**PROVIDED INFORMATION**
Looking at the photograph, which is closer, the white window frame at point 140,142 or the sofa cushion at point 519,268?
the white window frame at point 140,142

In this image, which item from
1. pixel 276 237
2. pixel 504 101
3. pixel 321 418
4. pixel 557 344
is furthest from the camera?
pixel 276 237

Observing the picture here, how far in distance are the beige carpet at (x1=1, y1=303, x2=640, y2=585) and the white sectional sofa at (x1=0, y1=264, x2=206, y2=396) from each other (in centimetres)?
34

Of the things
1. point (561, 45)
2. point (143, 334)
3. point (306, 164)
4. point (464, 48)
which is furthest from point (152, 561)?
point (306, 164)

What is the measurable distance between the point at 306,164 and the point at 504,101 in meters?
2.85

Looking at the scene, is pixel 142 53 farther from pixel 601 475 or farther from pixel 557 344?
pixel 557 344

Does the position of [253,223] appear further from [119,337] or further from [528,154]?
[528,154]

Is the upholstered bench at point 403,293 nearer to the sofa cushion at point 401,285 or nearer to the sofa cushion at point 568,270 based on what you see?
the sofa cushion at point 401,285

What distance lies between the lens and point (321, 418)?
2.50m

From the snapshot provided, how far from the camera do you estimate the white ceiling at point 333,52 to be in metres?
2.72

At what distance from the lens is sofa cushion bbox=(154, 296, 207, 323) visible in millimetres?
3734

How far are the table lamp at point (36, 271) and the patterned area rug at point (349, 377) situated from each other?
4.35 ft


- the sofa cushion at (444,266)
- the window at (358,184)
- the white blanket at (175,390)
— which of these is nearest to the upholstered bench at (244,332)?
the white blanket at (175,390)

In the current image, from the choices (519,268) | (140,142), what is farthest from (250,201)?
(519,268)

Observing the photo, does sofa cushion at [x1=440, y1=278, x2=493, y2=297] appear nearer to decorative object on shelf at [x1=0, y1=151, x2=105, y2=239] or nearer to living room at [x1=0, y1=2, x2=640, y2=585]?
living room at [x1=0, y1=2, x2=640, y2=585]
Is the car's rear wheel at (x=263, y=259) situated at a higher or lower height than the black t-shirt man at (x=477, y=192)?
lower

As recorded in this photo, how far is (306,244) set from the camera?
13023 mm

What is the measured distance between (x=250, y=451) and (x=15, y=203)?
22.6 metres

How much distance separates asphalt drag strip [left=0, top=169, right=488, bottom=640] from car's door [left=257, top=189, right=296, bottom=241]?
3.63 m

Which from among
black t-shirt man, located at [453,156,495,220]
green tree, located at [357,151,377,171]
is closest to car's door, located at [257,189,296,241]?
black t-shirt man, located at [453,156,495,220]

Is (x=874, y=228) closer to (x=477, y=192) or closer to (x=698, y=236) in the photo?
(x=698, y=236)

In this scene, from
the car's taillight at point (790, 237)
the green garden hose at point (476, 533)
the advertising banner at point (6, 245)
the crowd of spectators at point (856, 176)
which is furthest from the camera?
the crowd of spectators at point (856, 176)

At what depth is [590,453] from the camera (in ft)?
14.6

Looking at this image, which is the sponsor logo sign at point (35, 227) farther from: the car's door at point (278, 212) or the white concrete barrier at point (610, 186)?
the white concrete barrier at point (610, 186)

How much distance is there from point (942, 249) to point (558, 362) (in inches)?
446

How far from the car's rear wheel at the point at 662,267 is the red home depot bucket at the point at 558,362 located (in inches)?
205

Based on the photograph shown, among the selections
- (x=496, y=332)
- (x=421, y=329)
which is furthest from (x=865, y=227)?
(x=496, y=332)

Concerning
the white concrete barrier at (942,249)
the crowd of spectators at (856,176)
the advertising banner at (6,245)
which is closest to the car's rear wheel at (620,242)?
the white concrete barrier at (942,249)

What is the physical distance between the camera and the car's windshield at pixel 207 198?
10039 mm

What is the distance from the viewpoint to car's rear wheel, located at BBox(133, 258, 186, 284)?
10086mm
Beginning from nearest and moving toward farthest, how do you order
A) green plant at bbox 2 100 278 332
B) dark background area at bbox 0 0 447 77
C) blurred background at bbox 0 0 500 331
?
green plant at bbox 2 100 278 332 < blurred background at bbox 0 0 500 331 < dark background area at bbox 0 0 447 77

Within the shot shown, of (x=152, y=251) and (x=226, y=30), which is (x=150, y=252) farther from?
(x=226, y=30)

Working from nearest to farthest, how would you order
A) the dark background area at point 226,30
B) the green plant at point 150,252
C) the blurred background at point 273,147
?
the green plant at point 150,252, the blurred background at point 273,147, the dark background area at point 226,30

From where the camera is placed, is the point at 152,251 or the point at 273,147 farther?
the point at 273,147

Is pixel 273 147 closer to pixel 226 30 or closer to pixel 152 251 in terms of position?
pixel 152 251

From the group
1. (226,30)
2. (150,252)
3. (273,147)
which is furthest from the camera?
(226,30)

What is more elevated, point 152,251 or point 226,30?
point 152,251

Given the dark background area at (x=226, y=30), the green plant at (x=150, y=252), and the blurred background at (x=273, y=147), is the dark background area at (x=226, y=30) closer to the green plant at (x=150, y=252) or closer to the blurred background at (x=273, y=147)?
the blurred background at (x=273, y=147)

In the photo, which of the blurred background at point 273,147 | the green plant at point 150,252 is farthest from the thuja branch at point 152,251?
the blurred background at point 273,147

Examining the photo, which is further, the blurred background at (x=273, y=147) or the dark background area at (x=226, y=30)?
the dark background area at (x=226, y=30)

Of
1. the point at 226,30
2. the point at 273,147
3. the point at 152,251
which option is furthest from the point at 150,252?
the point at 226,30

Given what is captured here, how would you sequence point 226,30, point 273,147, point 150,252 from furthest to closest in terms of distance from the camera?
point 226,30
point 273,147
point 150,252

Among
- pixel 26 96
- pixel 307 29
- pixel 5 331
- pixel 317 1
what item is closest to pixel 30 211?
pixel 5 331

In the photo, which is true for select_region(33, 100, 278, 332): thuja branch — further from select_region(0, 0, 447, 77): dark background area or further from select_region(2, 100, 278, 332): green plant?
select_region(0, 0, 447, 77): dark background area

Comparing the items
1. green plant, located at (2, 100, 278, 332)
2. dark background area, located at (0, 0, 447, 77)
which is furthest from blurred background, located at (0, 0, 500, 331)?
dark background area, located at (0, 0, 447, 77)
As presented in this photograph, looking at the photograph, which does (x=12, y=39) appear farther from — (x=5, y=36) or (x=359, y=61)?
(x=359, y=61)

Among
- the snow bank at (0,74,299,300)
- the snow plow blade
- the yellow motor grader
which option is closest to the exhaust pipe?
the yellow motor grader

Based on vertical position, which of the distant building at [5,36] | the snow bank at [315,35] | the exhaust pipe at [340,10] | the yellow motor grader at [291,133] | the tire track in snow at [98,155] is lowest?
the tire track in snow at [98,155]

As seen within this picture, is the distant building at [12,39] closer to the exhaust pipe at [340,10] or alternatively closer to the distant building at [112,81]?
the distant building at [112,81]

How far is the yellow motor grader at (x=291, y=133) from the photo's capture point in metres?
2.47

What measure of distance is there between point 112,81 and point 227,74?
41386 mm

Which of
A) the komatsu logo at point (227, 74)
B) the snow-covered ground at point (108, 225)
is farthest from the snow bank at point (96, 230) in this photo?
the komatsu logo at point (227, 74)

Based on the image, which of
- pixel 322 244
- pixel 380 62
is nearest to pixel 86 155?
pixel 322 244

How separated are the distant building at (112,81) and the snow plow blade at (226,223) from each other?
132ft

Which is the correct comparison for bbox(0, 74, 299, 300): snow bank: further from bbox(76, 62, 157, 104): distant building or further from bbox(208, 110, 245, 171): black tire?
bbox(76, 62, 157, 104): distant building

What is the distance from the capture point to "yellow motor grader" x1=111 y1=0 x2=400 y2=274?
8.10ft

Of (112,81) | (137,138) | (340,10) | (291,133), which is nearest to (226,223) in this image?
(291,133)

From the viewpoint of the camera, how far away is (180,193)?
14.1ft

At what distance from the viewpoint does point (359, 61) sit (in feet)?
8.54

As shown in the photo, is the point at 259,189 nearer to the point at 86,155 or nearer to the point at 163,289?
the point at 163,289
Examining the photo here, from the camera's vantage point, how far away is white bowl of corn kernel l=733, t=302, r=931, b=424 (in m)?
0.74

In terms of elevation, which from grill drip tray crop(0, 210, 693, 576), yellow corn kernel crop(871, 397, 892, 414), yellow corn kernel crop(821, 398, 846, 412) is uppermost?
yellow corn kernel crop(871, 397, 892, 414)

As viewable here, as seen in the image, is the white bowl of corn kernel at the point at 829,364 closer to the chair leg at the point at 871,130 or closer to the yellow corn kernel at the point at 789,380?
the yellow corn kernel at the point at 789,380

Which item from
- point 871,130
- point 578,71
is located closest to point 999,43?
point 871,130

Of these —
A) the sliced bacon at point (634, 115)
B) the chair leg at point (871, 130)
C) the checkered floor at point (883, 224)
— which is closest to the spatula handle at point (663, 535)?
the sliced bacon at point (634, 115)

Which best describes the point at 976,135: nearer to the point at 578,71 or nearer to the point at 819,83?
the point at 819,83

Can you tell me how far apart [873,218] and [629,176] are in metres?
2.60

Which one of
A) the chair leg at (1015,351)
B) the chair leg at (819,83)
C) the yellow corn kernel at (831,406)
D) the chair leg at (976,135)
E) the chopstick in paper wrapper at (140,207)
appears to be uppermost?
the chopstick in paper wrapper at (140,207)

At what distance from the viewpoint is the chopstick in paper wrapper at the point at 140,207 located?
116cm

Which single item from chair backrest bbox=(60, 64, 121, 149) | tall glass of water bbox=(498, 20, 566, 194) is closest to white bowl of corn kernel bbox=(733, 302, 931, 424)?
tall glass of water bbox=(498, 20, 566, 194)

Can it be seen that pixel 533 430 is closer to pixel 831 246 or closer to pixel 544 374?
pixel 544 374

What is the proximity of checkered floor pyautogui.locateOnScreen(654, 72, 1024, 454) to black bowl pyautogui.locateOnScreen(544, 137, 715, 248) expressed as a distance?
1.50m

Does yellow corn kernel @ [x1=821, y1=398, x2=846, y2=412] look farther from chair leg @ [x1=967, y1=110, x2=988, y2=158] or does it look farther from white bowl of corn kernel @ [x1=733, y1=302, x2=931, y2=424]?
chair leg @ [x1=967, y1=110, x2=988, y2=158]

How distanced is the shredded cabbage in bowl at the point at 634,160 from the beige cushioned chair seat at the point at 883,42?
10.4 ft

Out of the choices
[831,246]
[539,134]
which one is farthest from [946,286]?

**TASK DESCRIPTION**
Copy the data word for word, starting at the line with "How distanced is" and going through the last line.

**SOLUTION FOR THIS TASK**
How distanced is the shredded cabbage in bowl at the point at 634,160 from the beige cushioned chair seat at the point at 883,42?
10.4 ft

Out of the choices
[831,246]
[539,134]
which one is farthest from [946,286]?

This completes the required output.